Just like the vineyards of the Douro valley and the Atlantic forest in Brazil, the cork oak forests are a very special ecosystem, with an extremely delicate balance. They are only found in the Mediterranean basin (Algeria, Morocco), in the southern regions of the Iberian Peninsula under the influence of the Atlantic, like Portugal, which boasts the largest area of cork oaks in the world (730,000 hectares, nearly 33% of the total worldwide). Regarded as national heritage, cork oak forests have been legally protected since long (Decree-law 169/2001).
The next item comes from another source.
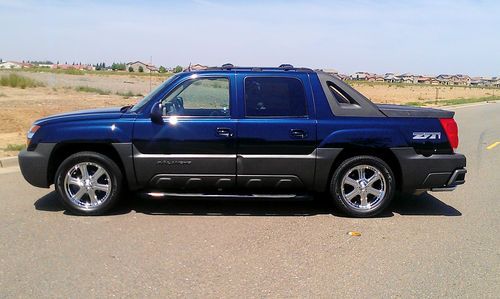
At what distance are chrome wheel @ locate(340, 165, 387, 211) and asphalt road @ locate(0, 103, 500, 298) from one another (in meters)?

It is forbidden to cut them down and there are incentives to plant and exploit them, an initiative in which Portugal has paved the way and been proved right, since today the use of cork to produce stoppers has become a hugely important industry, with Portugal being the world's leading exporter.


Cork oak forests account for 21% of Portugal's forested area and they supply over 50% of the cork consumed worldwide. Predominantly planted with the Quercus species, the forests also contain extensive areas of holm oak (Quercus Rotundifolia), small groves of Pyrenean oak (Quercus Pyrenaica) and, above all, cork oak (Quercus suber L).


It was only from the 18th century, with the start of the exploitation of cork, that the cork oak began to be viewed with the respect felt for and owed to one of the most traditional trees of Portugal. This was when selective thinning and low density techniques were introduced in the planted area to take advantage of the land for farming. Thanks to these initiatives, at the end of the 19th century the Portuguese cork oaks were regarded as the best treated in the world.